> Parts of the exercise:
1) Write out the full comments on torus physics in Asteroids word for word.
2) Render the lines of the records between the line containing "Beginning with nearest" and the line containing "stone ruin wall [69, 159, 226, 247] <", inclusive, as a JSON list of strings. Give one string per line and omit blank lines.

====== Page text

I'm a strong proponent of thinking about interesting geometries and physicses like this in games, but I'm reluctant to describe this physics as more correct than the original.

The original had correct physics for the simplest possible torus, the mathematically abstract flat one. You've replaced it with correct physics for some arbitrary irregular torus that happens to embed into 3-space :)

(In fact, you can embed the original, flat torus in 4-space, as x² + y² = z² + w² = 1. If you put that into your geodesic solver, all the weird cross terms will go away and you'll get normal Asteroids physics.)

(And now with santaclaus' comment, I'm wondering what geometry I would advocate for a double torus. It can't be flat because of the Euler characteristic or something, but can it at least have constant curvature everywhere?)


My first expectation upon seeing the title, was that the author had done something to how irregular (3d) asteroids were affected by gravity (pulling each other and the ship) and explosions, rotations and orbits etc. [ed: not to mention fuel/weight/recoil for the ship and/or plasma boiling off asteroids from lasers etc...).]

To me this is more an example of "correct math", not "correct physics" -- although I suppose it depends on one's point of view :-)

============
====== Data extract

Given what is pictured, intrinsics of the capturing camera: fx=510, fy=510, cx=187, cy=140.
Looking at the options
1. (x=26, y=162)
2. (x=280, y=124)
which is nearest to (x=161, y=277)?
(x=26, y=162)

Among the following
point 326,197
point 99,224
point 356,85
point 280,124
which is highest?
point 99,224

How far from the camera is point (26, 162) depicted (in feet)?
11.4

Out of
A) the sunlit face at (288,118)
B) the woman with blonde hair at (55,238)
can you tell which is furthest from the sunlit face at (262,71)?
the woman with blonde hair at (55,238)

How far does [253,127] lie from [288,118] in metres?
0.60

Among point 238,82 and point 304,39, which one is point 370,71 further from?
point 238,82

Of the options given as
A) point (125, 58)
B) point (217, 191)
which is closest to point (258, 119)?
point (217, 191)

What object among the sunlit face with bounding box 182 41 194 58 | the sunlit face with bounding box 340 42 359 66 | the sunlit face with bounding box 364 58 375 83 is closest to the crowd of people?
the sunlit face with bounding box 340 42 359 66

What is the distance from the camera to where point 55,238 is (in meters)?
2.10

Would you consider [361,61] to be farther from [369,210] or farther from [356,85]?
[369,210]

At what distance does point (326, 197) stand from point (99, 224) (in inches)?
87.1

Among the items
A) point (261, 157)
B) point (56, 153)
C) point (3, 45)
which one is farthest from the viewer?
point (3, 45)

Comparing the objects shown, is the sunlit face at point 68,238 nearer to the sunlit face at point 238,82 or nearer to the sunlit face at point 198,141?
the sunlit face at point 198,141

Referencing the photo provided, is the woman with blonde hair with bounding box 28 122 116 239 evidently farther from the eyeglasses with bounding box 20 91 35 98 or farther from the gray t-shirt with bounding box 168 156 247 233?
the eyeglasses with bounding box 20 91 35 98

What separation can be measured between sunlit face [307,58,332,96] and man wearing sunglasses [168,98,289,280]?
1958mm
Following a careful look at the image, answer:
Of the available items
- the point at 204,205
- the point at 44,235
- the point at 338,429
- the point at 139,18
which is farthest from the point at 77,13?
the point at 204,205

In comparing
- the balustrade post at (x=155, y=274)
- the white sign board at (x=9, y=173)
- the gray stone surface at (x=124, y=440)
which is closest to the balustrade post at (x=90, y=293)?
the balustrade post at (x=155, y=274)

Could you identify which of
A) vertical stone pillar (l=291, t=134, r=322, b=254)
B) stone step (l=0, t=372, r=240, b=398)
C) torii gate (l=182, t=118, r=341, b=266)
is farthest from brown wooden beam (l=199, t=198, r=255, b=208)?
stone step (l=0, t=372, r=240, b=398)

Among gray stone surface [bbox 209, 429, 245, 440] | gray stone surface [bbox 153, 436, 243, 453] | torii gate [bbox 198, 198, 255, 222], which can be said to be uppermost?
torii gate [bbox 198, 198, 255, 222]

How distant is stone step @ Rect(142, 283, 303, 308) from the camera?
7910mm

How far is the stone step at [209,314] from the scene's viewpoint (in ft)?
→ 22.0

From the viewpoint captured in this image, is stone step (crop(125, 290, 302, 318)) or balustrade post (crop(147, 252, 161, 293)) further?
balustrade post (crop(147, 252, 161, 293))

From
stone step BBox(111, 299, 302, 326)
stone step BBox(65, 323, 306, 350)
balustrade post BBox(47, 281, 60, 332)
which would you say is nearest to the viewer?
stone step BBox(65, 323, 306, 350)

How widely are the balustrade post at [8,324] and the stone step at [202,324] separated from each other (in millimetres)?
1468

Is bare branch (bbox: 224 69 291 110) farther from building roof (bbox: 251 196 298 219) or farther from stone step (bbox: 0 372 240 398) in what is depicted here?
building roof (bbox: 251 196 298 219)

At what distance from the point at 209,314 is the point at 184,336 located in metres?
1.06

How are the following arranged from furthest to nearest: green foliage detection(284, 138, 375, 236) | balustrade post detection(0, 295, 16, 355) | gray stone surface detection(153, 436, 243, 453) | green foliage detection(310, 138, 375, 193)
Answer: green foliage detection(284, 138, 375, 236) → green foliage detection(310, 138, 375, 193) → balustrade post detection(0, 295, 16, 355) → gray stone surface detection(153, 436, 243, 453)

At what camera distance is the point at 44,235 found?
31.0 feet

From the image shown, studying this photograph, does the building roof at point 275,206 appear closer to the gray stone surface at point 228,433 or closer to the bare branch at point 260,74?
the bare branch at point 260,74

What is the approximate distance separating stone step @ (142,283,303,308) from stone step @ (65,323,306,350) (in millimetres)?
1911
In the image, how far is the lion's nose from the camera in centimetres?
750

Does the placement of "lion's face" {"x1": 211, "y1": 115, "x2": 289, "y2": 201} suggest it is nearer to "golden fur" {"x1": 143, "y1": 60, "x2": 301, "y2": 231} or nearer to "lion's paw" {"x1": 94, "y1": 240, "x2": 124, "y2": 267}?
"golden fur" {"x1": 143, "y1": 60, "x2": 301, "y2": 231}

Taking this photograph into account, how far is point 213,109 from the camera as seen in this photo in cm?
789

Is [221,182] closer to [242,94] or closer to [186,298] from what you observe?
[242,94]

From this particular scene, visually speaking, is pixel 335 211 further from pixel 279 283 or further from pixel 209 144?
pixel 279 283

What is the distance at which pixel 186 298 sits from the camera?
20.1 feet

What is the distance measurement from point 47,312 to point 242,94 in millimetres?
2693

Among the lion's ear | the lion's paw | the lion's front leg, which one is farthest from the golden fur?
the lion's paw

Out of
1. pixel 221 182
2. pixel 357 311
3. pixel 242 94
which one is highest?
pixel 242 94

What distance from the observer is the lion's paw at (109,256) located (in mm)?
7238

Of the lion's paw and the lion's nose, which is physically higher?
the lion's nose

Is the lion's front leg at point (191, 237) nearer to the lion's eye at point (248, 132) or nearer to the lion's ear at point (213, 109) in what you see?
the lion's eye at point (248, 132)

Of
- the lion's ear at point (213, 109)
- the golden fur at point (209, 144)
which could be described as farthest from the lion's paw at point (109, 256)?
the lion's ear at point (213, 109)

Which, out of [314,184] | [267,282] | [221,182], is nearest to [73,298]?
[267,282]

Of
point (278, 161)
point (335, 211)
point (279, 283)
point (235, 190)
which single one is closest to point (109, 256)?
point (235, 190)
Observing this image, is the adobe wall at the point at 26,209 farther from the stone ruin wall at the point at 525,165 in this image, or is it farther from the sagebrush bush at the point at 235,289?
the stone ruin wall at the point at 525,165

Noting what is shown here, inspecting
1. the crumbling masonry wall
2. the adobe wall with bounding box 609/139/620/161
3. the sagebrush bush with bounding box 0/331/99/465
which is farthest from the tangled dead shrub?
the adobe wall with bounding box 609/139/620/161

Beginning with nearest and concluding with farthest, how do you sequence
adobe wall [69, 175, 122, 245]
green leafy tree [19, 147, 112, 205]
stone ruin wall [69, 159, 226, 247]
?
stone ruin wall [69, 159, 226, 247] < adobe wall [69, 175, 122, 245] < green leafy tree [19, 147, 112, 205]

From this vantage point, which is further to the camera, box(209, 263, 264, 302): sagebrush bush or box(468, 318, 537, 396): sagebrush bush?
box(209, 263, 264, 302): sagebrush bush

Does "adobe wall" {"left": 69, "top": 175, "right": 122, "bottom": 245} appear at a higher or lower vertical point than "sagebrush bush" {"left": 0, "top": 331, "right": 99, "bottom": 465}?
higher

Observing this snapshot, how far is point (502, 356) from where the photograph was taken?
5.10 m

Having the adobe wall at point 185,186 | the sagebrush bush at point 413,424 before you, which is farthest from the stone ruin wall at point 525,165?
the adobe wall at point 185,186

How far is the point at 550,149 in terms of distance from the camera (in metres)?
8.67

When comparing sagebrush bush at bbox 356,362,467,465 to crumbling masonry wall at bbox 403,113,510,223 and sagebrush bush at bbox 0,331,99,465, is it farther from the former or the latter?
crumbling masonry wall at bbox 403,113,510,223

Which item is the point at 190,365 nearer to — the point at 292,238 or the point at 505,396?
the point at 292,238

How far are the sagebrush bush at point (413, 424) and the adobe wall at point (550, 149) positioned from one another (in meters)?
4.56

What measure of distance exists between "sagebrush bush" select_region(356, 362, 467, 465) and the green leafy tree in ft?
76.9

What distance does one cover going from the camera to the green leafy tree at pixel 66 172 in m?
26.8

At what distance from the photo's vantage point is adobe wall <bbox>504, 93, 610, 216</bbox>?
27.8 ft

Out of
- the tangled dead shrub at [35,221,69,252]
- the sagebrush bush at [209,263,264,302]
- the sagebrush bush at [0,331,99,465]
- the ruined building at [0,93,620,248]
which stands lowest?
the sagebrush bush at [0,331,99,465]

============

> Answers provided:
1)
I'm a strong proponent of thinking about interesting geometries and physicses like this in games, but I'm reluctant to describe this physics as more correct than the original.

The original had correct physics for the simplest possible torus, the mathematically abstract flat one. You've replaced it with correct physics for some arbitrary irregular torus that happens to embed into 3-space :)

(In fact, you can embed the original, flat torus in 4-space, as x² + y² = z² + w² = 1. If you put that into your geodesic solver, all the weird cross terms will go away and you'll get normal Asteroids physics.)

(And now with santaclaus' comment, I'm wondering what geometry I would advocate for a double torus. It can't be flat because of the Euler characteristic or something, but can it at least have constant curvature everywhere?)


My first expectation upon seeing the title, was that the author had done something to how irregular (3d) asteroids were affected by gravity (pulling each other and the ship) and explosions, rotations and orbits etc. [ed: not to mention fuel/weight/recoil for the ship and/or plasma boiling off asteroids from lasers etc...).]

To me this is more an example of "correct math", not "correct physics" -- although I suppose it depends on one's point of view :-)

2)
[
  "Beginning with nearest and concluding with farthest, how do you sequence",
  "adobe wall [69, 175, 122, 245]",
  "green leafy tree [19, 147, 112, 205]",
  "stone ruin wall [69, 159, 226, 247]",
  "?",
  "stone ruin wall [69, 159, 226, 247] < adobe wall [69, 175, 122, 245] < green leafy tree [19, 147, 112, 205]"
]